The gardens took several years to recover from seawater flooding after Cyclone Xaver caused a tidal surge on the River Stour on 6 December 2013.

==History==
Henry Farrer, son of solicitor Sir William Farrer, commissioned Sir Edwin Lutyens to design and build the house in 1911–12. It was occupied by Henry and his two brothers (all bachelors) William (also solicitor, like Henry and their father) and Gaspard Farrer (a partner at Barings Bank). Lutyens also build a town house for the brothers at 7 St James's Square, and renovated the premises of the law firm Farrer & Co in Lincoln's Inn Fields.

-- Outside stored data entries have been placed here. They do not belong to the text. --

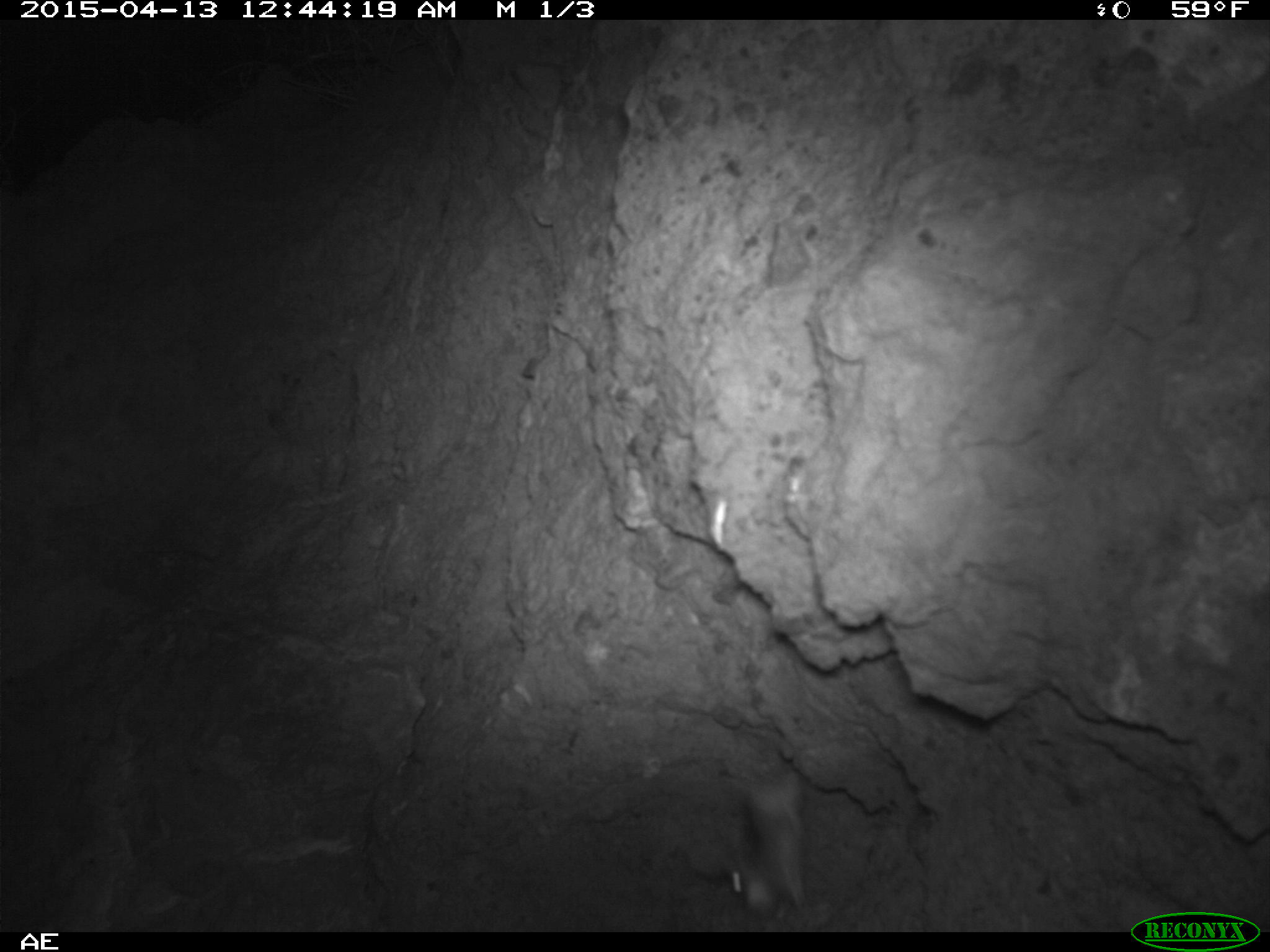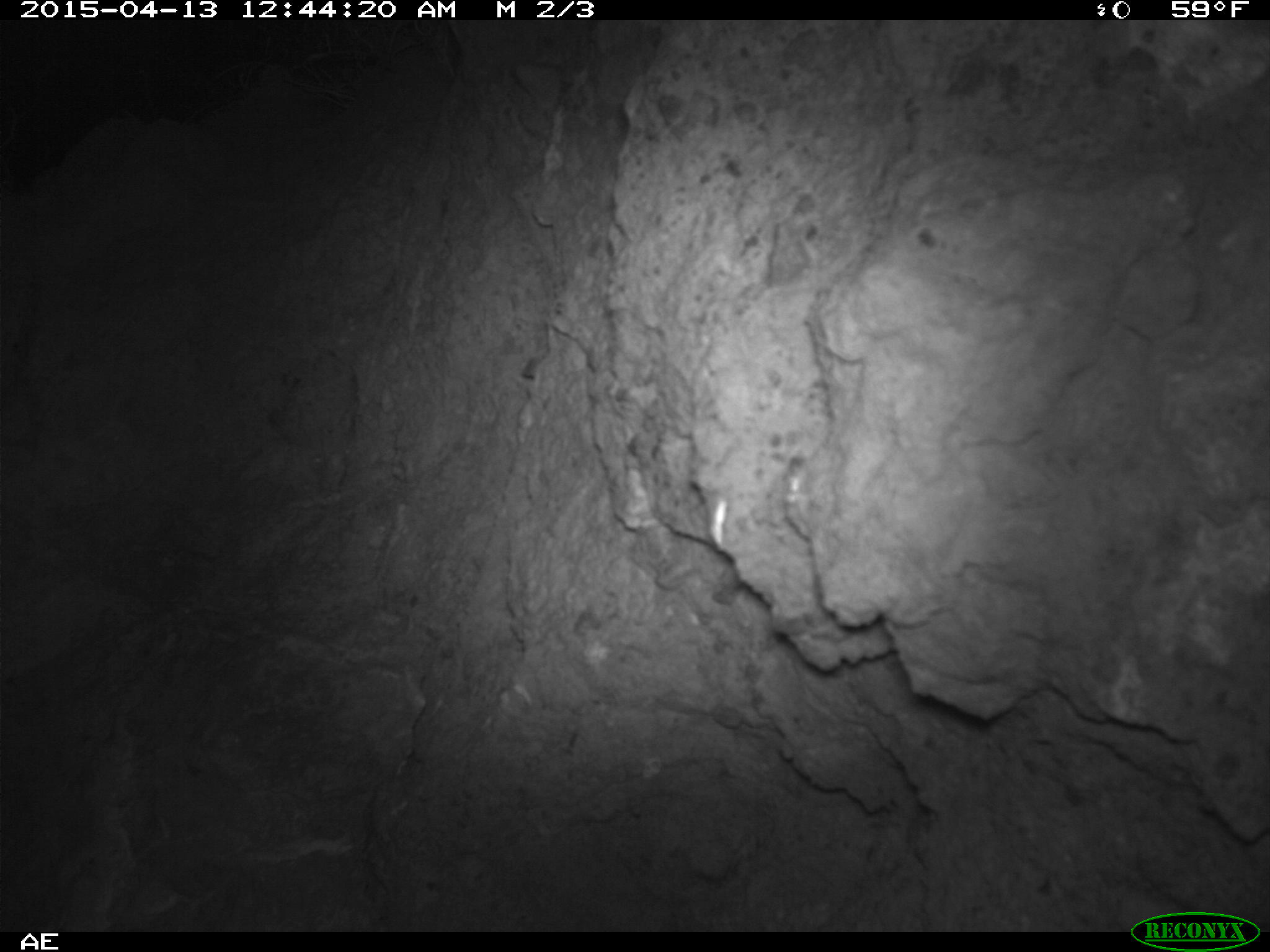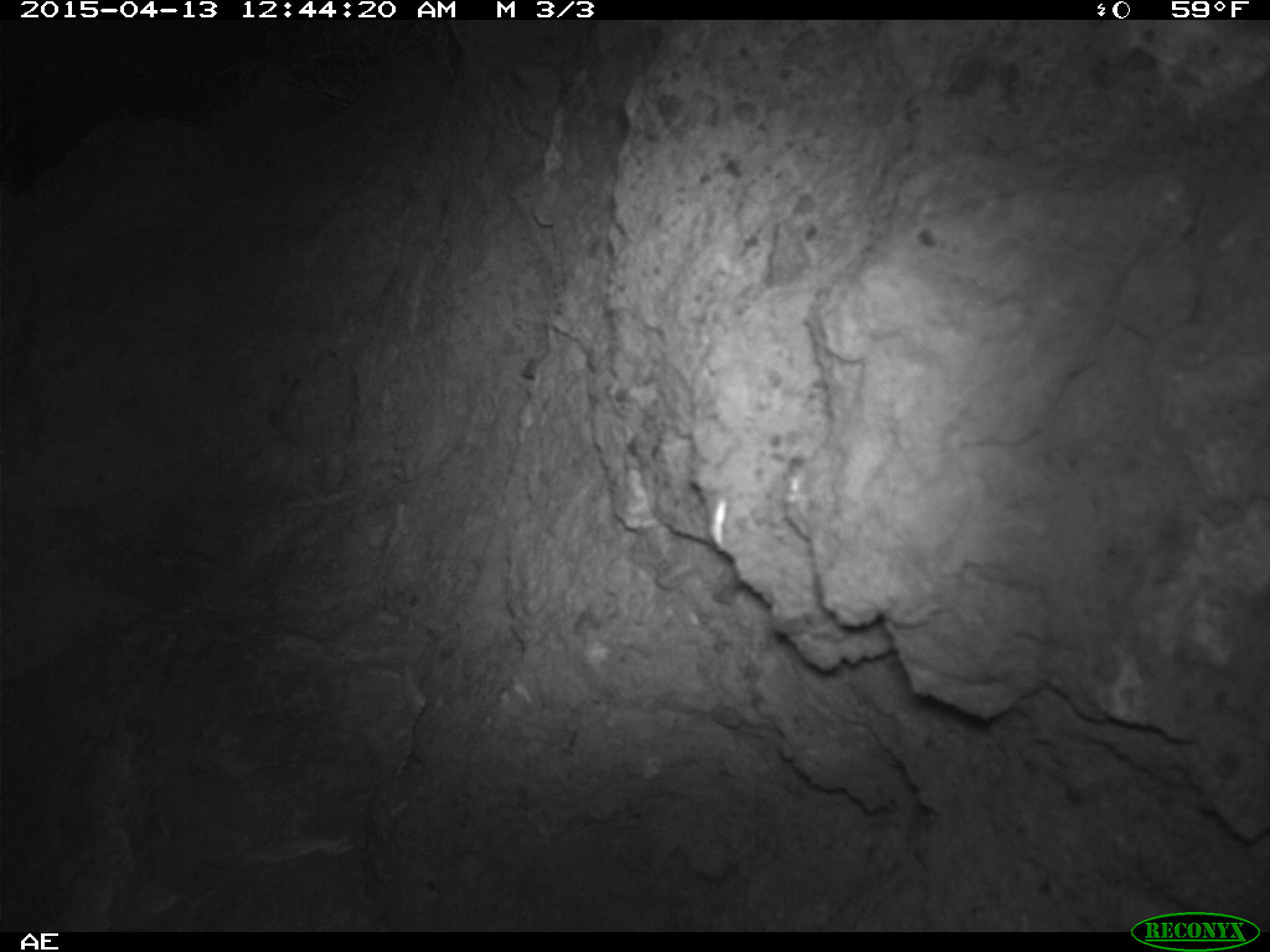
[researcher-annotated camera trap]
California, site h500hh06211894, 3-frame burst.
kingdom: Animalia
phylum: Chordata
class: Mammalia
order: Rodentia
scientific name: Rodentia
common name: rodent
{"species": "rodent (Rodentia)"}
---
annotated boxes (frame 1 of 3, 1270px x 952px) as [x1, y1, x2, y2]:
rodent: [732, 769, 809, 920]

After the death of Henry Farrer, the house was inherited by his brother Gaspard. Following Gaspard's death in 1948, it was bought by sculptor Leonard Harold Robert Byng. It was sold in 1977 and run as a plant nursery. Items on the house were published in Country Life in 13 and 20 September 1962, 10 September 1981 and 1 September 1983.

After various proposals for redevelopment were rejected, the house remained in private ownership. It was sold for £2.6 million in 2004 to Dominic and Stephanie Parker, who renovated the house and garden, and used it to run an up-market bed and breakfast establishment. They later became known from their appearances on Channel 4's television programme Gogglebox. The B&B appeared in episode 19 of the fourth series of Channel 4's Four in a Bed in 2013. The house was put up for sale in April 2013 for £4.5 million, but did not sell.

After a period of refurbishment, the building reopened as a 17 bedroom hotel, and restaurant in 2017. It was closed in January 2020.